В свои 38 Джеффри Янг не подлежал призыву 1914 года. Но в течение недели после возвращения из Швейцарии он устроился корреспондентом в газету Daily News и 2 августа, за два дня до официального вступления Великобритании в войну, отправился во Францию. К тому времени пять немецких армий, насчитывавших более миллиона человек, начали широкое наступление через Бельгию. Целью был Париж. На юге французы попали в немецкую ловушку, направив свои армии на восток, в Арденны и Эльзас. Сотни тысяч французских солдат, одетых в ярко-красные брюки и мундиры цвета электри`к, браво маршировали по открытой местности, словно на параде. Результатом стала резня невиданных масштабов в военной истории. За две недели в так называемом Приграничном сражении Франция потеряла более 300 тысяч человек. За три дня, начиная с 20 августа, когда Янг вел репортаж из Намюра на бельгийском фронте, погибло около 40 тысяч французов, причем первые 27 тысяч только за сутки 22 августа. К Рождеству, после четырех месяцев конфликта, Франция потеряет около миллиона человек. А впереди были еще четыре года войны.
Немцы атаковали 86 дивизиями, французы – 62 дивизиями, а британцы собрали всего 4, которые спешно бросили в бой под Монсом в Бельгии. Здесь, среди шлаковых отвалов и выработок угольных месторождений, 100 тысяч солдат и офицеров британских регулярных войск вступили в сражение со всей немецкой Первой армией, втрое большей по численности. Сразу же пришлось отступать, сражаясь и захлебываясь в собственной крови. И так англичане бились, отходя на протяжении более чем 270 километров почти без отдыха. Ноги у солдат распухали до такой степени, что снятые сапоги невозможно было надеть снова.

#####

Продолжите фрагмент о первых неделях Первой мировой войны, начиная сразу после его последнего предложения.

* _Сохранённые объекты_
#####

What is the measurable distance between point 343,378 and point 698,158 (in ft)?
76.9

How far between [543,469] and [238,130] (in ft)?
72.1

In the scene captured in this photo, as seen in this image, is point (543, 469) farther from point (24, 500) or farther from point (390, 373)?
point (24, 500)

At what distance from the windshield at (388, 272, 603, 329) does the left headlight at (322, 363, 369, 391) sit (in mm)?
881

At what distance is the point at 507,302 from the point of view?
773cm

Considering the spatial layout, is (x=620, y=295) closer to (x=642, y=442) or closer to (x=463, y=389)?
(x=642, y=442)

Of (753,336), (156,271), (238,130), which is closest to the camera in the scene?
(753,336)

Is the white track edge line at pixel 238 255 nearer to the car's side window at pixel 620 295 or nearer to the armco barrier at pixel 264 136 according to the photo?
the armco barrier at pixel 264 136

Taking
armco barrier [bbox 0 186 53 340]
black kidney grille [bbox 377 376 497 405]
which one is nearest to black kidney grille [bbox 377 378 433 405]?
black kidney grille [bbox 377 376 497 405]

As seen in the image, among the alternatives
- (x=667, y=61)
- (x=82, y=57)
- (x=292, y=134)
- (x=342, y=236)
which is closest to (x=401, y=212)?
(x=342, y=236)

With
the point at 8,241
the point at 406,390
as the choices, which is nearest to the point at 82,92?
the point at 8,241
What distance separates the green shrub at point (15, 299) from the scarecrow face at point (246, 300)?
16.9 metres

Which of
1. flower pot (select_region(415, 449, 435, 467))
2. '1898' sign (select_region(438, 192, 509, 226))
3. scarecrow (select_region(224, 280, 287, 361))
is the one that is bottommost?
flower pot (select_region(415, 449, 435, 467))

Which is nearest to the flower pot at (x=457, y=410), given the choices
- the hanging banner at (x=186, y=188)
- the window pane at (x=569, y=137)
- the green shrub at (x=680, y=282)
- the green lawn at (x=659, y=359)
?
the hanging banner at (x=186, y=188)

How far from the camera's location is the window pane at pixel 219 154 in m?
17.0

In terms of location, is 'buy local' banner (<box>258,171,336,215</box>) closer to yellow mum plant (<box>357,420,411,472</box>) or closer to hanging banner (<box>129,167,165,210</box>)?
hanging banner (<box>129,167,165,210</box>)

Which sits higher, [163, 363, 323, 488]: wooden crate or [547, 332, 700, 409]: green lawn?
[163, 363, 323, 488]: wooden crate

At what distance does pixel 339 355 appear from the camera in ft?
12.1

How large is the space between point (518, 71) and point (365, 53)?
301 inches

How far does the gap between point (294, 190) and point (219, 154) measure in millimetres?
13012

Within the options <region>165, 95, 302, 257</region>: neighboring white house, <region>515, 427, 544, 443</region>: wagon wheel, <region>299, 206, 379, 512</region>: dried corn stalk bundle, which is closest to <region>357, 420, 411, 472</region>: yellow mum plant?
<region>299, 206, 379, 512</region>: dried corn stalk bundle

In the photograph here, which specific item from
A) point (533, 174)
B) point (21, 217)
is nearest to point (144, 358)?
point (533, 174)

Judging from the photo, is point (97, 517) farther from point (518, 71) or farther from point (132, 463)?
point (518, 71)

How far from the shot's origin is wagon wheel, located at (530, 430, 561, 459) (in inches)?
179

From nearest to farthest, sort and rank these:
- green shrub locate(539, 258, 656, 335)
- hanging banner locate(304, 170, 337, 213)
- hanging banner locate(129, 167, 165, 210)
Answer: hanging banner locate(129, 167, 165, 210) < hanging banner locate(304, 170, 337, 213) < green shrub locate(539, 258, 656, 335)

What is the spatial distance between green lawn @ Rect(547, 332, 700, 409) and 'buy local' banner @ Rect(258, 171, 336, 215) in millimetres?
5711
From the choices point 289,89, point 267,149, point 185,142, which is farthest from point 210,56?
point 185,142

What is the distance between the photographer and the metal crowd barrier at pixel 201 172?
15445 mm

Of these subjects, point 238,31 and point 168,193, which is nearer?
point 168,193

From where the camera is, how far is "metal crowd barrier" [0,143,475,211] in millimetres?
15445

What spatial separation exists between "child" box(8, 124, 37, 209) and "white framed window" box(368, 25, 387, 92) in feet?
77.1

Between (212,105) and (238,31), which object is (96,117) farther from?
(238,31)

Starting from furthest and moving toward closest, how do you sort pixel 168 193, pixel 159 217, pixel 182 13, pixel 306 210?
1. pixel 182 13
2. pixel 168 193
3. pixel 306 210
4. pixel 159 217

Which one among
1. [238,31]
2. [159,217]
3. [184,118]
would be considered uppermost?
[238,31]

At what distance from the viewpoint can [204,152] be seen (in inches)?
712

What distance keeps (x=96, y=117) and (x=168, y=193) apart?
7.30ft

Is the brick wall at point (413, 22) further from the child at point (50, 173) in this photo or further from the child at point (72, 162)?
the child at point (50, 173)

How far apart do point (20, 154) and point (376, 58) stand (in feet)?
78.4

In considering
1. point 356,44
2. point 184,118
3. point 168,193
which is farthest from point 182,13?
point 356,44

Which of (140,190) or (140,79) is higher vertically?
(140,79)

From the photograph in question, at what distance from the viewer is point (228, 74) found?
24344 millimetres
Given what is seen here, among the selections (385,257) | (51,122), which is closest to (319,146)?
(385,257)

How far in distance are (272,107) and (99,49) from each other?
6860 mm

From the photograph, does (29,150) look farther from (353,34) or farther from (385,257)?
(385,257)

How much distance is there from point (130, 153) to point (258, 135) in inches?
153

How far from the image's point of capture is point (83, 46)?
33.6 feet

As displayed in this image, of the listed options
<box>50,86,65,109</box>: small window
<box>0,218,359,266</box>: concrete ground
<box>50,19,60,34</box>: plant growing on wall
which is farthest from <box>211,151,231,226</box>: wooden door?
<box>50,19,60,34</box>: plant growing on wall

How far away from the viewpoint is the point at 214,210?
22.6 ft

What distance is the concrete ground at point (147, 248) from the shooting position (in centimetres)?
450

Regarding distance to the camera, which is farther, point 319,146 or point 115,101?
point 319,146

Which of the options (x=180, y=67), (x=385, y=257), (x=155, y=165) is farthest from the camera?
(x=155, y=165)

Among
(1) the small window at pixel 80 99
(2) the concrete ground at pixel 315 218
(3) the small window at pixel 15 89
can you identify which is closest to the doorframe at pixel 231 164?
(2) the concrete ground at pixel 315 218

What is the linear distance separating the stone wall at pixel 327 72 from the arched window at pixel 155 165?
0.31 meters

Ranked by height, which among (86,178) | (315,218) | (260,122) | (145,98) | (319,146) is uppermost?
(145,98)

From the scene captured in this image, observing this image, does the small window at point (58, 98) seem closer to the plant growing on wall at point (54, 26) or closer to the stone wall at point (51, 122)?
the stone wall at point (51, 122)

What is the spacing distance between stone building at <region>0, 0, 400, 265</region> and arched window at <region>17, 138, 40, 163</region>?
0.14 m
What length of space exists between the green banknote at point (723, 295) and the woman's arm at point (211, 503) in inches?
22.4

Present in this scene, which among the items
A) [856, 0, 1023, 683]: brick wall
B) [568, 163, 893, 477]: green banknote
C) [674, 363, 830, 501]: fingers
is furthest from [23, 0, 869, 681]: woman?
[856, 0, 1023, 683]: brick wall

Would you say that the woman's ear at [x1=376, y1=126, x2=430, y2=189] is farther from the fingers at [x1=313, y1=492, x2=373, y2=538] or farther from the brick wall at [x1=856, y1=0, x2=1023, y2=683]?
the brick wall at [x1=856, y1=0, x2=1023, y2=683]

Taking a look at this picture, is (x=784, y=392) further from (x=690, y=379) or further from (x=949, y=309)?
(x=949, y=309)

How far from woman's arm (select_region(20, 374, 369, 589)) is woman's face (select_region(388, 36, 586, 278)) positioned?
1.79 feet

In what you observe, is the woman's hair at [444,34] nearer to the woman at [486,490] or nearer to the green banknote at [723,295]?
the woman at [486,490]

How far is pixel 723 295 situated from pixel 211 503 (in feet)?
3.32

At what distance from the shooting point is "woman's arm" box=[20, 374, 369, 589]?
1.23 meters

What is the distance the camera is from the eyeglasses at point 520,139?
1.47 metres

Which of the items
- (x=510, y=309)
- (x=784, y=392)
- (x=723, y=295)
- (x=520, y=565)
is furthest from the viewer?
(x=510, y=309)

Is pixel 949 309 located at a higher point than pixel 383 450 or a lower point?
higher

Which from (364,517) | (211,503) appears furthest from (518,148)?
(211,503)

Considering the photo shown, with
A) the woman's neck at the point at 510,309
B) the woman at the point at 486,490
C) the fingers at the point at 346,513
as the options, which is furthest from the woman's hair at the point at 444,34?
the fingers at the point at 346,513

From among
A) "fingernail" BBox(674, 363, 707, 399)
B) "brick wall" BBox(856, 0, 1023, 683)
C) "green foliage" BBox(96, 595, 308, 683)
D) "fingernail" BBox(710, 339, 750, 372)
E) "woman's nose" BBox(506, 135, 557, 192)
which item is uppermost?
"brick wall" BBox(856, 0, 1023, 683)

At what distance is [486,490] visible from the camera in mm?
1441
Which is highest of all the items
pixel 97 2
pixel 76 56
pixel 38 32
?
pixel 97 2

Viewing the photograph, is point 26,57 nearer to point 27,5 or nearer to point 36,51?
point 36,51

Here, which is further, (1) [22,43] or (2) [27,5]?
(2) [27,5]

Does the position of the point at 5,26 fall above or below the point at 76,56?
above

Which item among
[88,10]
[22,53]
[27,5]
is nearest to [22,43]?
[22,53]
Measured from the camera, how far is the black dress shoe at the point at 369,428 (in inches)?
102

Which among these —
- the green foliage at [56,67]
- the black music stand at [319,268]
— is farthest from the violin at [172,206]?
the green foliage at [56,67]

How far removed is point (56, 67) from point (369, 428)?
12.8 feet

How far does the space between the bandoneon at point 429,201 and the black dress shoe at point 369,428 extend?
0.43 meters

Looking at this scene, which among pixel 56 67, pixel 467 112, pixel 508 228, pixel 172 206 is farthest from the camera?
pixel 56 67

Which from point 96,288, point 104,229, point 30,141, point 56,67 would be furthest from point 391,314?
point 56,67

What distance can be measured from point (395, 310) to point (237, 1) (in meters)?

#####

* _Ответ_
Пока британцы отступали, сражаясь в арьергардном бою у Ле-Като, немецкий командующий Гельмут фон Мольтке потерял самообладание и приказал трем своим армиям повернуть на юг, отказавшись от попытки окружить Париж с запада, и тем самым обнажил фланг перед французами до реки Марна. В результате французской атаки 5 сентября в бой вступило более двух миллионов человек, и с каждой стороны полегло более чем полмиллиона. Немцев удалось остановить, но не разбить, и началась гонка за море – армии двинулись на север и запад, постоянно пытаясь обойти друг друга и повернуть линию фронта, которая с каждым днем все глубже врезалась в территорию Франции. Последняя отчаянная попытка немцев достичь портов Дюнкерка, Булони и Кале была сорвана британцами у средневекового города Ипр, в сражении, которое немцы назвали «Резней невинных»[3].
Лобовые атаки на британцев начались 20 октября и не прекращались до третьей недели ноября. Линию фронта удалось удержать ценой огромных потерь. Когда зимние дожди, самые сильные за последние сорок лет, заставили замолчать орудия с обеих сторон, британские экспедиционные силы, то есть почти вся регулярная армия империи, прекратили свое существование. Треть из 160 тысяч человек погибли. Батальоны, отправившиеся во Францию в августе в составе сорока офицеров на тысячу солдат, в среднем сократились до одного офицера и тридцати солдат. Седьмая дивизия, прибывшая во Францию в октябре, насчитывала 400 офицеров и 12 тысяч солдат, за 18 дней она потеряла 9 тысяч человек.